Astronomers have faced a quiet but persistent challenge for decades. The usual strategy for finding life beyond Earth is to analyze exoplanet atmospheres for gases such as oxygen, methane, and ozone, which are hard to explain without biology. The idea is smart, but it has a major limitation. This checklist is based entirely on Earth, so it effectively searches for life that resembles our own.

Meanwhile, the number of ways non-biological chemistry can imitate these so-called biosignature gases is growing quickly. Each new false positive requires additional planetary data to rule it out, raising doubts about whether we can ever gather enough information to be certain. Despite sixty years of research in astrobiology, the basic approach to biosignatures has changed very little.

Sara Walker, a professor of astrobiology at Arizona State University, and her colleagues are working to address this issue.

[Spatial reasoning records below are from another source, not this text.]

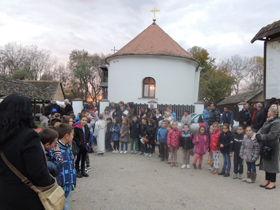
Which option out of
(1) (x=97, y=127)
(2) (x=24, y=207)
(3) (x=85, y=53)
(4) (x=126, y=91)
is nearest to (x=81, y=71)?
(3) (x=85, y=53)

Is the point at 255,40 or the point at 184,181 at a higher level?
the point at 255,40

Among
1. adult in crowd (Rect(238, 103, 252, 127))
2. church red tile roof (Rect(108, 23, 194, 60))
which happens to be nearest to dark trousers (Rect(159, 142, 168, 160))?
adult in crowd (Rect(238, 103, 252, 127))

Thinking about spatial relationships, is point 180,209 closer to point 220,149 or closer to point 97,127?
point 220,149

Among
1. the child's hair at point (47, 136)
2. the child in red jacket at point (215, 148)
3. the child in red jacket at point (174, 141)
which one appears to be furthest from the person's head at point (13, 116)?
the child in red jacket at point (174, 141)

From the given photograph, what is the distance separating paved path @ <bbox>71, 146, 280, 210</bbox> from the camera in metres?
4.68

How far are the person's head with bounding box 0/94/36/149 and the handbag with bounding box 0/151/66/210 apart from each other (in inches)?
7.3

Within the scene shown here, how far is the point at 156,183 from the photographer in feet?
19.6

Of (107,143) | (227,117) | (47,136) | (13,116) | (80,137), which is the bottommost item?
(107,143)

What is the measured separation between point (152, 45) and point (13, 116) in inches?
786

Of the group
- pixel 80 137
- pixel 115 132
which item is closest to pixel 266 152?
pixel 80 137

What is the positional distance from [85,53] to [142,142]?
45.1 m

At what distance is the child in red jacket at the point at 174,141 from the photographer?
8.02 meters

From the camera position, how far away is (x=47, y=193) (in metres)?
2.19

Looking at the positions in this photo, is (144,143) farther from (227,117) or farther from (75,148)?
(75,148)
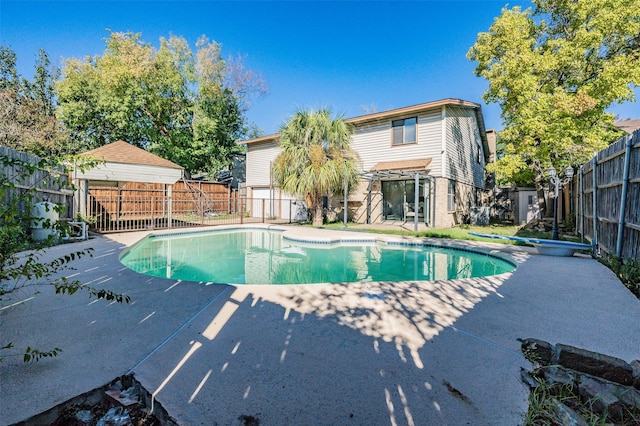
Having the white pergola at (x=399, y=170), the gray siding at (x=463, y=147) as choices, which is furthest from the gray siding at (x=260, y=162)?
the gray siding at (x=463, y=147)

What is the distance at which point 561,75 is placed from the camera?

Their solution is based on assembly theory, which takes a fundamentally different approach.

Assembly theory shifts the focus away from identifying specific molecules. Instead, it considers how difficult those molecules are to form. Each molecule is assigned an assembly index, which represents the minimum number of steps needed to build it from simple chemical components. Simple molecules can form by chance, but highly complex ones that require many steps are unlikely to appear without some form of selection.

If an atmosphere contains many molecules that are extremely difficult to produce randomly, and if those molecules show strong chemical connections, such as sharing and reusing fragments while exploring many possible bond combinations, then something beyond standard chemistry may be involved. According to the theory, that process is very likely life.